### Istruzioni di lavoro
Scrivi il seguito del testo sul miracolo di san Gennaro riportato qui sotto, cominciando dopo la sua ultima frase.

AGI – Con licenza del Cicap, la città di Napoli continua a trarre pronostici dal miracolo del santo vescovo Gennaro, martirizzato sotto Diocleziano nel 305 dopo Cristo dinanzi alla Solfatara di Pozzuoli. Né sprovveduti né bigotti ma figli litigiosi di una comune identità, che riappacifica per l’occasione de Magistris e Bassolino, cattolici e laici, vecchi e giovani, dottori e mariuoli, i napoletani ora sono un po’ preoccupati.
Dopo il mancato scioglimento del sangue a dicembre scorso, constatano il ritardo con cui s’è sciolto adesso: atteso il primo maggio, solamente il 2 alle cinque passate del pomeriggio il santo ha elargito il suo segno.
La cabala devota del presagio desunto dal “prodigio” (così preferisce definire la Chiesa il fenomeno della liquefazione del sangue) si articola nei secoli e sui tre annuali appuntamenti tra il patrono e i fedeli: 19 settembre, data della decollazione; il sabato precedente la prima domenica di maggio, che commemora la traslazione delle sacre reliquie; il 16 dicembre, da quando un martedì del 1631 fu attribuita al patrono la deviazione della nube vulcanica incombente su Napoli dopo l’eruzione del Vesuvio (oltre 4 mila vittime sepolte sotto lave e lapilli).

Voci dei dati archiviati
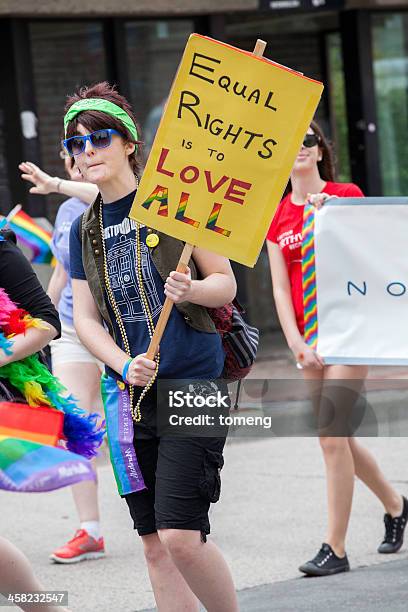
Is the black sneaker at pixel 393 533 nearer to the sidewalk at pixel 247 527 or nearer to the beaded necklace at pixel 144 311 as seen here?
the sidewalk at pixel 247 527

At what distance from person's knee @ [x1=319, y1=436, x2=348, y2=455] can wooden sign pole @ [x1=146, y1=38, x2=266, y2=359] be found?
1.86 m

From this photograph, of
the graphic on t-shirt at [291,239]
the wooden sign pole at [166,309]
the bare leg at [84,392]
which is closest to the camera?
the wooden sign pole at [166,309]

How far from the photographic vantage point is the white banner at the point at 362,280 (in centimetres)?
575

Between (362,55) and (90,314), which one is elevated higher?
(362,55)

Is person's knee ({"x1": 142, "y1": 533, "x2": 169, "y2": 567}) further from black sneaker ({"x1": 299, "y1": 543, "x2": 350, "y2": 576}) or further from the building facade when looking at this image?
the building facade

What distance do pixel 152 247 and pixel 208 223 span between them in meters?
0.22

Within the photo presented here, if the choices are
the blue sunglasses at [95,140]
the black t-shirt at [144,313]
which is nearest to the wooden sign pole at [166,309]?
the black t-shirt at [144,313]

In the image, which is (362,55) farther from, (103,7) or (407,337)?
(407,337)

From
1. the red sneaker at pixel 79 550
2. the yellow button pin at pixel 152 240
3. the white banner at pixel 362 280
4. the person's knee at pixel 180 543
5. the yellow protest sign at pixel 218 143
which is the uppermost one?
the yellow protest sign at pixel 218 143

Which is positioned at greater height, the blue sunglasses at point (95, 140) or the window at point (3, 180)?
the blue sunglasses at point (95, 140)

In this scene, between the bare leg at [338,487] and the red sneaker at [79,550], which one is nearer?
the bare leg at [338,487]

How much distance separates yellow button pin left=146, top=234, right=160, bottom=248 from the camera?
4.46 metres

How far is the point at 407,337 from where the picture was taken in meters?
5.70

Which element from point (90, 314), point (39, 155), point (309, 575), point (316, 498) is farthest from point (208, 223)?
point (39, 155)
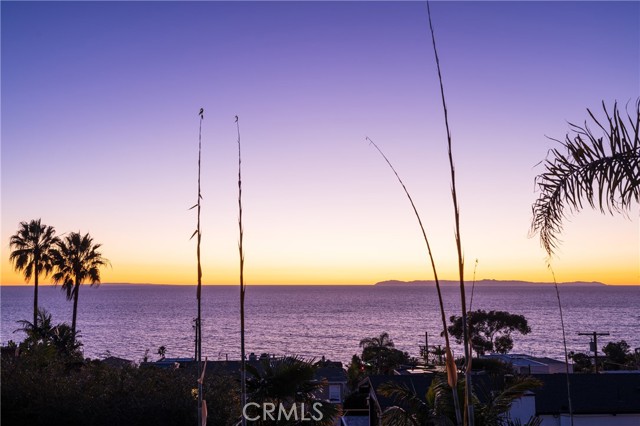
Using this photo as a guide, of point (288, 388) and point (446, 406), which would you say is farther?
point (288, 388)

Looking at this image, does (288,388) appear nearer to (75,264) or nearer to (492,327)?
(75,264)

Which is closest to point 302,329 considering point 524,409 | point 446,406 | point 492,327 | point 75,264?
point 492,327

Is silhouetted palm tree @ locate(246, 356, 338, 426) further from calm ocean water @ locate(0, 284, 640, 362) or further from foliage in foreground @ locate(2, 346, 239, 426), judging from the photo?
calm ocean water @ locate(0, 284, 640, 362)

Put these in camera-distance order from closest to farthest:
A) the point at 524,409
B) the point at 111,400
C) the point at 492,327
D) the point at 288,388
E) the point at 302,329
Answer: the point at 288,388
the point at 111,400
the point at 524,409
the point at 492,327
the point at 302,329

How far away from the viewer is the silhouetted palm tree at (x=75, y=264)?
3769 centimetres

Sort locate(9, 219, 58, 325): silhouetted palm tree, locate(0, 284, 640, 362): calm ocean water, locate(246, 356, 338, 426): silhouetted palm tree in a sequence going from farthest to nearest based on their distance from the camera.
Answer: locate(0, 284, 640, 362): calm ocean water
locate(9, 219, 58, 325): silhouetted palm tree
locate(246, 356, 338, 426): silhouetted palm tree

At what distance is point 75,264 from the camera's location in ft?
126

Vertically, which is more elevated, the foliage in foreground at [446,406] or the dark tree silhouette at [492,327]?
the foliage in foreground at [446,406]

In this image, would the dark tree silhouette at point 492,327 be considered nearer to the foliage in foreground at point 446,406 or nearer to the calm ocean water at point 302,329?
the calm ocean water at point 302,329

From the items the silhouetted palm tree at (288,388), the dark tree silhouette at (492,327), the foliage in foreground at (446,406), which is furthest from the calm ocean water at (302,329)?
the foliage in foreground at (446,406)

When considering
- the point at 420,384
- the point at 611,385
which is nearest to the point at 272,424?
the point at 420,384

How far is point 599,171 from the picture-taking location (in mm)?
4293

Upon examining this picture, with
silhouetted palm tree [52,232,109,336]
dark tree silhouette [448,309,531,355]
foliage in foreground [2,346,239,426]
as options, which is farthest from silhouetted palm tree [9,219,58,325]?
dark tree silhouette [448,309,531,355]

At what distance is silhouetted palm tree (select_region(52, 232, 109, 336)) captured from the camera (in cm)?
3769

### Esito del compito
Nell’arte raffinata, o nell’imperfetta scienza, dei presagi gennariani, resta tuttora insuperata l’indagine di monsignor Giovanni Battista Alfano e del medico Antonio Amitrano, elogiata caldamente da padre Agostino Gemelli. Si può quindi confidare nella gradazione dei due studiosi, secondo cui il prodigio di questo maggio è “pessimo”, penultimo grado della scala (l’ultimo è “nullo”), essendo avvenuto oltre le tre ore d’attesa. La percentuale tra miracolo infausto e successive calamità è stata calcolata in una media del 65, ma conforta il fatto che quello di maggio, fra i tre appuntamenti, è ritenuto il meno presagente (36%) contro l’89% di dicembre e ben il 94% di settembre.
A san Gennaro è attribuita, in tema previsivo, un’assoluta precisione per alcune tipologie calamitose che colpiscono la città: 100% riguardo a epidemie, rivoluzioni, invasioni e siccità, mentre la quota minore – il patrono non se ne interessa molto – concerne la premonizione di decessi papali (45%) e le persecuzioni religiose in senso lato (soltanto 37%).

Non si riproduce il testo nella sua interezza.